## Linear Regression

We continue our discussion of linear regression in chapter 7.

### Review of last chapter

In practice, to get the estimated parameters $\hat{\beta}$, one solves the normal equation directly instead of taking the inverse of $(XX^T)$. Now, we say that the matrix is irregular if the inverse does not exist, and likewise we say that the matrix is regular if the inverse exists. Often, $XX^T$ is nearly irregular when working with real data. Possible reasons are:
+ number of features are larger than number of samples (p > N)
+ collinearity in the observations

In particular, OLS has zero bias: as $N \rightarrow \infty$, we are going to recover the true parameter values. *But* OLS suffers from high variance.

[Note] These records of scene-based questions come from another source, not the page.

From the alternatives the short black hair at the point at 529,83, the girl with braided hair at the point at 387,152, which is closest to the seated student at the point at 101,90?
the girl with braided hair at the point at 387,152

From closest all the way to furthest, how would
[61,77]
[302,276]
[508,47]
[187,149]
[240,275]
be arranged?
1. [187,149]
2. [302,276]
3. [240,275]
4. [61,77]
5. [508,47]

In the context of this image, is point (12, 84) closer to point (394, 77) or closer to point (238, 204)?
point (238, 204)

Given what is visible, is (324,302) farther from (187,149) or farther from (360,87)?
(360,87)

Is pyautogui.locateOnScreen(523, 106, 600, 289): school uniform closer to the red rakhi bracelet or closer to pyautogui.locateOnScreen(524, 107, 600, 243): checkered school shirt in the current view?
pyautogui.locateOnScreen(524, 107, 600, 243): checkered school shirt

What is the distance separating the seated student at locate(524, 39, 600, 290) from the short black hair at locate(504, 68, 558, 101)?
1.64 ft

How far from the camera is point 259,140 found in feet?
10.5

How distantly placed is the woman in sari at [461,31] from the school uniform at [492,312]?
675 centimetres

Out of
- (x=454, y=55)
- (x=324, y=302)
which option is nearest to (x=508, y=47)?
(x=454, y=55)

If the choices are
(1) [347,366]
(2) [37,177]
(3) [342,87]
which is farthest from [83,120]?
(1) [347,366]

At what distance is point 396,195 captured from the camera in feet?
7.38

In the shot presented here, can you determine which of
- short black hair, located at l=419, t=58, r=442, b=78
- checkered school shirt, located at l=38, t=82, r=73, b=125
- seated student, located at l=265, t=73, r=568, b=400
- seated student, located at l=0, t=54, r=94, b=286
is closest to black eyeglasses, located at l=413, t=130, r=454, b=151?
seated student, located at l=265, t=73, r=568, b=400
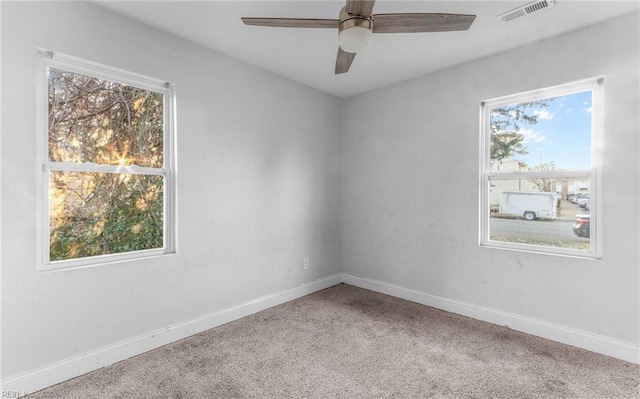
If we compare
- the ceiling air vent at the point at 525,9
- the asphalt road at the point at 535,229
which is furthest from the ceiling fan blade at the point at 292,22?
the asphalt road at the point at 535,229

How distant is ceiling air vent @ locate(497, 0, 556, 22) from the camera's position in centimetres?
205

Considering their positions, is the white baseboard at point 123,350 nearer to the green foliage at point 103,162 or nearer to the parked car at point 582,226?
the green foliage at point 103,162

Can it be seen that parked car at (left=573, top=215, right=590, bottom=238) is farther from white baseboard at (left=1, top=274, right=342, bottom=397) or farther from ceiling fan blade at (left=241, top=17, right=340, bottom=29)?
white baseboard at (left=1, top=274, right=342, bottom=397)

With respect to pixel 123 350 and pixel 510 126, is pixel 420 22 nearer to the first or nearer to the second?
pixel 510 126

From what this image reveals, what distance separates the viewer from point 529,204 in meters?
2.76

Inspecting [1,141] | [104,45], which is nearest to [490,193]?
[104,45]

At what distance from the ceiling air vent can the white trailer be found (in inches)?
56.9

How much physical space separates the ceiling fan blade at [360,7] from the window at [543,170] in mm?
2002

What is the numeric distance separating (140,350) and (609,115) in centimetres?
395

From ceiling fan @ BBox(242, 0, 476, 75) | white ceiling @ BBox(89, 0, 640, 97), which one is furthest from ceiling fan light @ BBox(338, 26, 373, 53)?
white ceiling @ BBox(89, 0, 640, 97)

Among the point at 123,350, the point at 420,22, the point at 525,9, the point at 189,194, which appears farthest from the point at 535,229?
the point at 123,350

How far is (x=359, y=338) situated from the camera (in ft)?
8.46

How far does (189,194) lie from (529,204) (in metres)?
3.01

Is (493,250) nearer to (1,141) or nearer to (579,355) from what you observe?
(579,355)
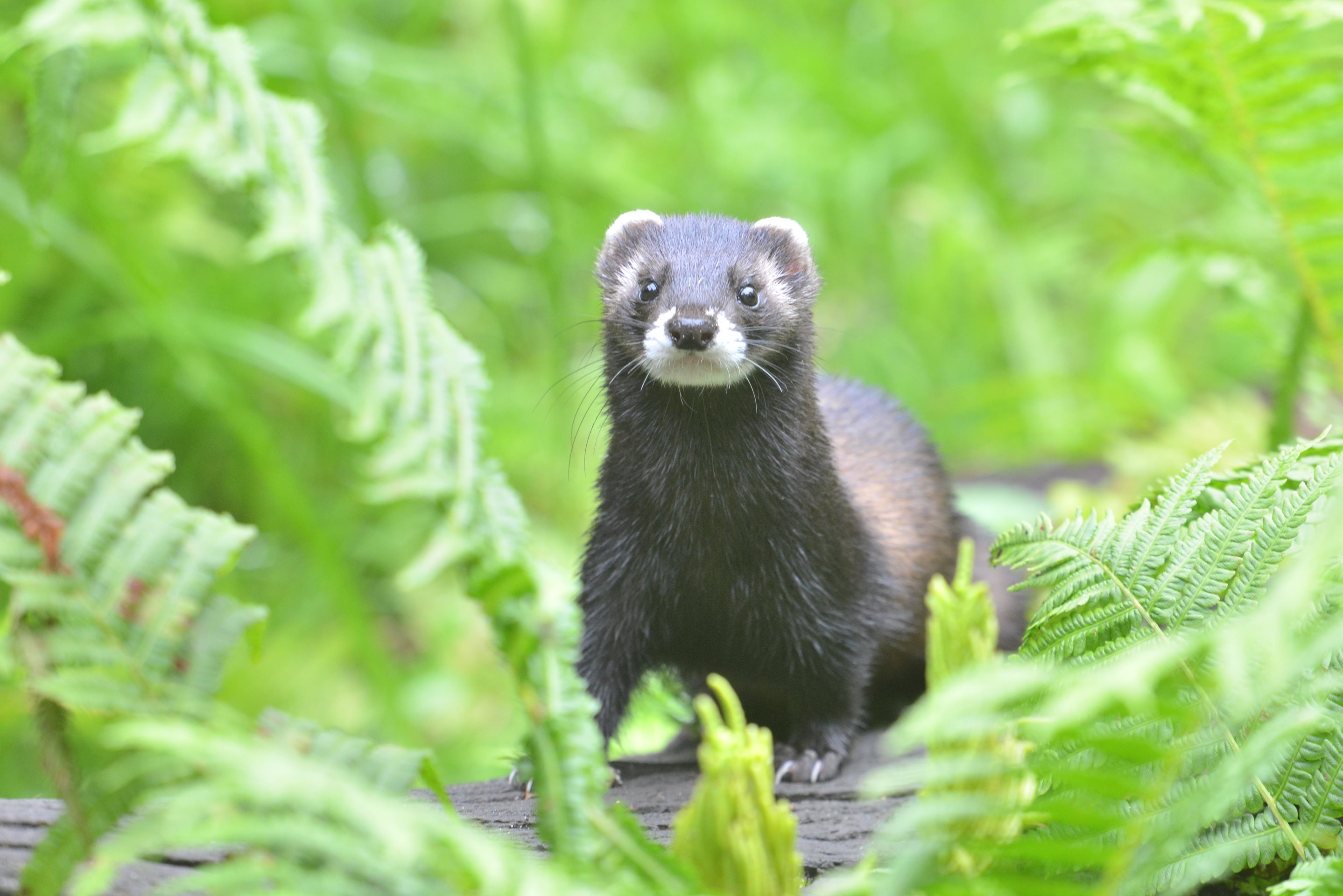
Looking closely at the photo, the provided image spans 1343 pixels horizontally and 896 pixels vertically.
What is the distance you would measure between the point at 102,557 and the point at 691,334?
1372mm

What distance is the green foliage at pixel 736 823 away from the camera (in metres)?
1.43

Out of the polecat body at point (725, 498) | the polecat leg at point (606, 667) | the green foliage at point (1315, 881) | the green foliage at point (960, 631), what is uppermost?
the polecat body at point (725, 498)

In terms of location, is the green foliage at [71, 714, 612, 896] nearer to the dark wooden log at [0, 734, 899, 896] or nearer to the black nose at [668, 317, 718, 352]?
the dark wooden log at [0, 734, 899, 896]

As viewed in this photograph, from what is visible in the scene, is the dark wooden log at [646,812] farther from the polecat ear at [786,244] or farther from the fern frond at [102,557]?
the polecat ear at [786,244]

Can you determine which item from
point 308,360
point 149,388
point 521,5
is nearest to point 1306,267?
point 521,5

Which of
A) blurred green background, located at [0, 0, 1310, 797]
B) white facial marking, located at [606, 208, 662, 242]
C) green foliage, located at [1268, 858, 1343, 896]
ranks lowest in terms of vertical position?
green foliage, located at [1268, 858, 1343, 896]

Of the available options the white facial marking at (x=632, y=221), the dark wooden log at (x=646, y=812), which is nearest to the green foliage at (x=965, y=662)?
the dark wooden log at (x=646, y=812)

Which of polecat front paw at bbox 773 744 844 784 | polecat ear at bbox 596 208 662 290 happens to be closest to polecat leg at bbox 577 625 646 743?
polecat front paw at bbox 773 744 844 784

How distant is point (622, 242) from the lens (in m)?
3.06

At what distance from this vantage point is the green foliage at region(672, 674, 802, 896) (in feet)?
4.68

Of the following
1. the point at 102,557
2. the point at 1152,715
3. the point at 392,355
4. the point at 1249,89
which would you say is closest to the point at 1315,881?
the point at 1152,715

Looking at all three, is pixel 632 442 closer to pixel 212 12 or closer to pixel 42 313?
pixel 212 12

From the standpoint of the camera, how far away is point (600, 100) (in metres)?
6.75

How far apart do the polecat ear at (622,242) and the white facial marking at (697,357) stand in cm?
41
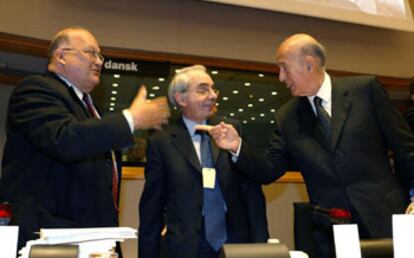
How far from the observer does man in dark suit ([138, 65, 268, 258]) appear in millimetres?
2049

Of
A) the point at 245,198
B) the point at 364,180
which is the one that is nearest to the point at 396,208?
the point at 364,180

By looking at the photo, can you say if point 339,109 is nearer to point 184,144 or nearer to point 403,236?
point 184,144

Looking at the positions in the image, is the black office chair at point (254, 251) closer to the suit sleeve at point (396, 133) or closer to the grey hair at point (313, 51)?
the suit sleeve at point (396, 133)

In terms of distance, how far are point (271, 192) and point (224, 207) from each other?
2081 mm

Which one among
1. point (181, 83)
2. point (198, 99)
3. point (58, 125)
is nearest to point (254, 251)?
point (58, 125)

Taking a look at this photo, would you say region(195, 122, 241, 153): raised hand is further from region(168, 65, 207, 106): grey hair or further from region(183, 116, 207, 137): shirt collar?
region(168, 65, 207, 106): grey hair

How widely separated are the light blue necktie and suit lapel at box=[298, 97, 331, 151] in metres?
0.48

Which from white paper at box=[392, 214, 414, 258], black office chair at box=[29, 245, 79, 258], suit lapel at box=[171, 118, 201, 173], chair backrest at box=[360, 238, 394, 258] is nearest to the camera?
black office chair at box=[29, 245, 79, 258]

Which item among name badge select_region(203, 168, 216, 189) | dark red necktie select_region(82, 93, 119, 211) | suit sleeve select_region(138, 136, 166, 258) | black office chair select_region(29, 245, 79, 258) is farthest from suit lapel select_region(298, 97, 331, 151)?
black office chair select_region(29, 245, 79, 258)

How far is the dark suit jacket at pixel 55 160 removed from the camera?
4.95ft

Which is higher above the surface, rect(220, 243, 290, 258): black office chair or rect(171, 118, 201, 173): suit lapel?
rect(171, 118, 201, 173): suit lapel

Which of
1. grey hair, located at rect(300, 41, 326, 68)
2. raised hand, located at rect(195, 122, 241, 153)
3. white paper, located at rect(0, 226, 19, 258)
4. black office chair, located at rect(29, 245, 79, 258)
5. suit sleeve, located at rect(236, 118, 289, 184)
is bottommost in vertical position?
black office chair, located at rect(29, 245, 79, 258)

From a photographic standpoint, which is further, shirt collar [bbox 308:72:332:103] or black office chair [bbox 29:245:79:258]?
shirt collar [bbox 308:72:332:103]

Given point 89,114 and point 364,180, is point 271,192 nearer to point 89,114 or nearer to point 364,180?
point 364,180
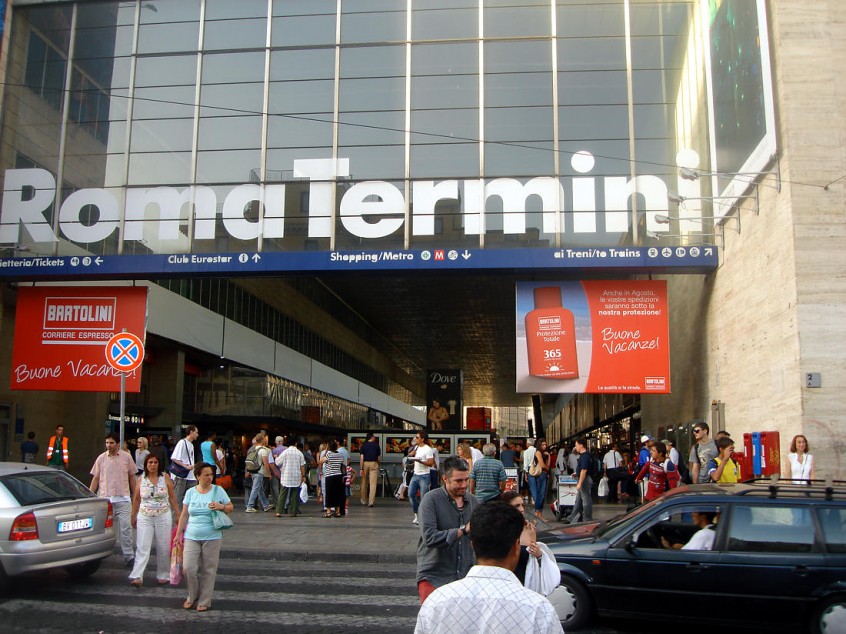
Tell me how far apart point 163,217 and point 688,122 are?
13.2 meters

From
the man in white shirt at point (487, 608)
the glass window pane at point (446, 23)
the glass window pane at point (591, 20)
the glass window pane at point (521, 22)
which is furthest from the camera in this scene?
the glass window pane at point (446, 23)

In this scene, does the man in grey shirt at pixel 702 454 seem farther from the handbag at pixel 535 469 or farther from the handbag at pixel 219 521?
the handbag at pixel 219 521

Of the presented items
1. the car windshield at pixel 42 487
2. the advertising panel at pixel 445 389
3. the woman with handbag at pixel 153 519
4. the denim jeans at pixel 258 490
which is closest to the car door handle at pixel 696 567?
the woman with handbag at pixel 153 519

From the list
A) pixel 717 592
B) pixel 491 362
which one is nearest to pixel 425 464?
pixel 717 592

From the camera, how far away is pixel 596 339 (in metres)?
18.9

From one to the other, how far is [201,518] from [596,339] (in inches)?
495

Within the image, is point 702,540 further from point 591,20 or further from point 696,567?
point 591,20

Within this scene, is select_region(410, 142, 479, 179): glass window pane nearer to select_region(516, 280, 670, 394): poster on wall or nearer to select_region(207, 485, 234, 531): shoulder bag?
select_region(516, 280, 670, 394): poster on wall

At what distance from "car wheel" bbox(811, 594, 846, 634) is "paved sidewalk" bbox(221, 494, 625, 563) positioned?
4.10 m

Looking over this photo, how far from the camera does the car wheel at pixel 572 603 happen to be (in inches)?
288

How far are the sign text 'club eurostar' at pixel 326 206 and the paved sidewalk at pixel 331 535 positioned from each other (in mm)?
6595

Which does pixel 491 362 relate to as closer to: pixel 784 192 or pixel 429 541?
pixel 784 192

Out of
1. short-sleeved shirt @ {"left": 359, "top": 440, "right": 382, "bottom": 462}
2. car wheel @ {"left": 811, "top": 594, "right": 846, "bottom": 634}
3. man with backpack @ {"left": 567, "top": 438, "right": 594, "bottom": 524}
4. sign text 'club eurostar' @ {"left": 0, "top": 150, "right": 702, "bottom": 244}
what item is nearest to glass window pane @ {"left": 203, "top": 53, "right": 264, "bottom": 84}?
sign text 'club eurostar' @ {"left": 0, "top": 150, "right": 702, "bottom": 244}

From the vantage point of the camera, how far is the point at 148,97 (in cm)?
2128
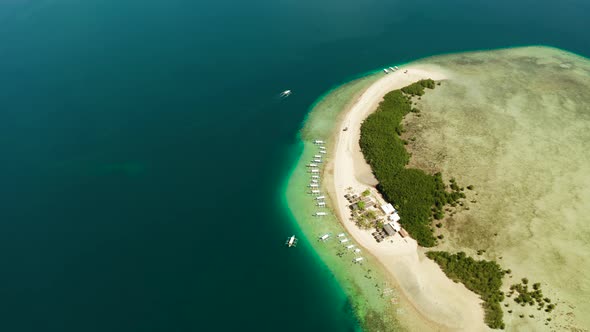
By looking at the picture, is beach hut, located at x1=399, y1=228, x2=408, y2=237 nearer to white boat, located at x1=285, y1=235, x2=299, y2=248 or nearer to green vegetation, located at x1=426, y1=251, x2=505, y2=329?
green vegetation, located at x1=426, y1=251, x2=505, y2=329

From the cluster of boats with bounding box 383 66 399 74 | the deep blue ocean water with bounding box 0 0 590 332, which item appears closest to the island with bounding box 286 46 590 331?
the cluster of boats with bounding box 383 66 399 74

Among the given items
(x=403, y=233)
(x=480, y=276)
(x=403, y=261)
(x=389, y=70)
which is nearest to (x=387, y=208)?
(x=403, y=233)

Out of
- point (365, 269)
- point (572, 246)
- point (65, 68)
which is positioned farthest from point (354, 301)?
point (65, 68)

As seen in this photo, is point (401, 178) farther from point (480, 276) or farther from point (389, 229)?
point (480, 276)

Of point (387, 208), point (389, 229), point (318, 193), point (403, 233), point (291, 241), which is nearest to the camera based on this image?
point (403, 233)

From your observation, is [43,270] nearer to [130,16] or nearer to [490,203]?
[490,203]

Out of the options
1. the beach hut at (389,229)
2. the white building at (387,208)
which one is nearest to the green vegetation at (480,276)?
the beach hut at (389,229)

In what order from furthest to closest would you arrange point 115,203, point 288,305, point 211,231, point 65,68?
point 65,68 → point 115,203 → point 211,231 → point 288,305

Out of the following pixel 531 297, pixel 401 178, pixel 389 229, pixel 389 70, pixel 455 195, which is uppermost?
pixel 389 70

### Bias-variance decomposition of mean squared error

Let's assume that the parameter is a scalar; the mean squared error of the estimate *w.r.t.* the true parameter is:

$$ \begin{split}
\mathbb{E}[(\hat{\theta} - \theta)^2] & = \mathbb{E}[(\hat{\theta} - \mathbb{E}[\hat{\theta}] + \mathbb{E}[\hat{\theta}] - \theta)^2] \\
   & = \mathbb{E}[(\hat{\theta} - \mathbb{E}[\hat{\theta}])^2] + \mathbb{E}[(\mathbb{E}[\hat{\theta}] - \theta)^2] + 2 \mathbb{E}[(\hat{\theta} - \mathbb{E}[\hat{\theta}])(\mathbb{E}[\hat{\theta}] - \theta)]\\
   & = \mathbb{E}[(\hat{\theta} - \mathbb{E}[\hat{\theta}])^2] + (\mathbb{E}[\hat{\theta}] - \theta)^2
\end{split}$$

The first term is the **variance** (i.e. the mean squared deviation of the parameter estimate from the expected parameter estimate); the second term is the squared **bias** (i.e. how much the expected estimate deviates from the true parameter value).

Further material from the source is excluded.